I’d hug anxious, awkward “Racie Mae” (my nickname) and tell her about the companIES she’ll dance for, that she’ll perform at The Kennedy Center, that she’ll teach in China!

I wish I could tell her that she’d get to perform ballets she only knew from famous pictures. I would lift her chin and say, “So WHAT if your hair won’t stay smooth no matter what you do. It’s beautiful when it’s ‘poofy!’” (And also, “Girl, one day you’ll discover Ecostyler and edge control, and life will CHANGE.”)

I wish I could tell her that soon, she’d have ballerina besties who look like her and have connections to many others—past, present and future—and she won’t feel so alone anymore.

Most importantly, I’d ask little “Scooter” Jones (another nickname) if she ever dreamed she’d be in a position to be everything Toni Doctor Jenkins was to her—and not just to people she knew. To little girls all over the place because she’s in the kind of ad she PRAYED for but never saw, growing up and searching for representation. (I’d like to think she’d say, “Yeah, I did dream it.”)

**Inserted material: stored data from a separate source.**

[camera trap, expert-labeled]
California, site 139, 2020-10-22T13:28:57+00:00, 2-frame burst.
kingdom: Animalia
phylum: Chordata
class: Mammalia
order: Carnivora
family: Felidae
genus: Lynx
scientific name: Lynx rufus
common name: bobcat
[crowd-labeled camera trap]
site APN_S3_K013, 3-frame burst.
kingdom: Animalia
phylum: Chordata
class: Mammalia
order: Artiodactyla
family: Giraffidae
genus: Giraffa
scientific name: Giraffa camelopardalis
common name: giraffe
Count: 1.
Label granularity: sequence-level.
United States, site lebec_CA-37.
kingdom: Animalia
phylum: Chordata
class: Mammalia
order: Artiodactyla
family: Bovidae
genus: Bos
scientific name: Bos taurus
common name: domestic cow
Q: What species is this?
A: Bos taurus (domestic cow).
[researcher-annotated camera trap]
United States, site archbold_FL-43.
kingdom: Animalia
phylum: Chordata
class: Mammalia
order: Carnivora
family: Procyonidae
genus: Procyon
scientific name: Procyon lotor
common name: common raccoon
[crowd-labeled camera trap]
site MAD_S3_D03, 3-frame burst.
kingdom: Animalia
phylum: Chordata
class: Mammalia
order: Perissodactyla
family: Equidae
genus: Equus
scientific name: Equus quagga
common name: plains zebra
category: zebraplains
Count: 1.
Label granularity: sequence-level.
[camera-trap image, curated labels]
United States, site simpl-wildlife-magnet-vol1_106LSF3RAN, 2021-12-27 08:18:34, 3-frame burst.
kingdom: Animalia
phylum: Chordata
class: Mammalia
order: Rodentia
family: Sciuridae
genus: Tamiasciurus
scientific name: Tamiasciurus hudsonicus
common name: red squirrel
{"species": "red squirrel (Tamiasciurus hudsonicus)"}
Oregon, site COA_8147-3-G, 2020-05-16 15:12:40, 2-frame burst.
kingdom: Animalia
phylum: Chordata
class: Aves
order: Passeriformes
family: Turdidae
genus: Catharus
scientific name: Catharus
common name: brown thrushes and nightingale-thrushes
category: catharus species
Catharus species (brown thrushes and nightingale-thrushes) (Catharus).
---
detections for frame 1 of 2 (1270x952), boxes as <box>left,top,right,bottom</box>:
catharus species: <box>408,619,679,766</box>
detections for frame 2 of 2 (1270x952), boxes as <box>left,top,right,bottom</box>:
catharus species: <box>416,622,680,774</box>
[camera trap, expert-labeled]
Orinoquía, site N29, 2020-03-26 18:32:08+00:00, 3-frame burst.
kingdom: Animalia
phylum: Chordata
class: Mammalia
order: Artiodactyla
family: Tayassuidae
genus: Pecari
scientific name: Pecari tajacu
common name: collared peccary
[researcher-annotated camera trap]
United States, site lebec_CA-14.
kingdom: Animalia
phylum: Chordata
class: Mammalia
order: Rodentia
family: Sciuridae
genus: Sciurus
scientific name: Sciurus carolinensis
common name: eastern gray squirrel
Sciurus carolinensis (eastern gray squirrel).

Seeing the billboard was overwhelming in the most incredible way, what it meant to me, my family—and what it could mean to other people. I will never forget seeing, or BEING, that picture.

Thank you to photographer Jennifer Zmuda. Thank you to BalletMet Artistic Director Edwaard Liang. Thank you, BalletMet.

We’re so proud of Rachael and so glad to have her, and other BalletMet dancers, representing us on billboards and newsstands around Columbus.